At Melaleuca North the weather smiled intermittently on the roof-painting team. Our new volunteer, Justin, had admitted to professional roof painting in the past, so was immediately snapped up for a job along with Kings roofing stalwarts, Mel and David. They were confronted with a bunch of broomsticks, buckets and paint and had to work out how to tackle the curved roof. A moment of panic set in when the tin lid was lifted to reveal a gaudy purple, but a good stir set the colour to the good old heritage/manor red. A soft broom works very well on a corrugated iron roof and the long handles helped to reach the awkward spots with the help of brushes and a trusty roll of duct tape.

General Maintenance

Meanwhile the persistent buzz of the brushcutter indicated that Ian was hard at work, while two white, billowing apparitions glided about the mine intent on their fishy business. Richard had his head down in a drain restumping a lean-to shed, came up smiling, and replaced rotted floorboards and weatherboards. The ‘Port Davey Shipwrights Association’ addressed a major leak in Blueboat’s stern and after a few hiccups, began to add sister ribs beside broken ones.

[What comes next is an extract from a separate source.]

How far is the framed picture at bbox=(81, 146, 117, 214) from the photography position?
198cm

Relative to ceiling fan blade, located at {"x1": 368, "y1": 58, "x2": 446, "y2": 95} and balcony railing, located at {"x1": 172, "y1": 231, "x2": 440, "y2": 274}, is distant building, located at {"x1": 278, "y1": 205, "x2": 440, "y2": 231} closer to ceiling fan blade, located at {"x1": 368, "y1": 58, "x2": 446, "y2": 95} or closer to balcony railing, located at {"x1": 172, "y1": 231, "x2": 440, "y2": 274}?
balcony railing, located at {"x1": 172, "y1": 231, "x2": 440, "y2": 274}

The Stevenson Screen, installed in 1946 and part of the heritage precinct, had a good facelift while some maintenance and improvements at Karina’s, the garden hut accommodation, made quite a difference. David quietly disappeared from time to time, shovel in hand, to clear vegetation and open up clogged drains.

At Melaleuca South, the ‘Panama Canal’ emerged from the jungle and even beats ‘Butlers Gorge’, one of David’s earlier feats. The team replaced the deteriorated gutter on the Smelter, completed maintenance jobs at Willson’s and inspected general infrastructure to pin point further maintenance work.


While there are few weeds around Melaleuca, due to acid and waterlogged soil and vigorous native vegetation, there are some persistent ones that require vigilance in the old gardens — Montbretia, Watsonia, Foxglove and Rhododendron ponticum. Foxgloves had not been seen at Claytons for years (thanks Emm for noticing and weeding these seedlings) and have probably popped up due to clearing around the house. There is a push to list foxglove as a declared weed in Tasmania. The seeds can be viable in the soil for 68 years (NRE Tas, Weed Risk Assessment: Foxglove), so we’ll have to continue to pull out the babies for another few years.

FoM achieved a lot during the week. (This is just the tip of the iceberg. A full report will be available on FoM’s Files page in due course). Even so, we managed to include a recreation day.

Thank you!

Thanks Andrew for the very pleasant cruise in perfect weather on Bathurst Harbour aboard ‘Juliet’. Volunteers also had time to wander the Needwonnee walk and admire Melaleuca Lagoon.

Thanks volunteers, PWS staff and caretakers for a happy and productive week.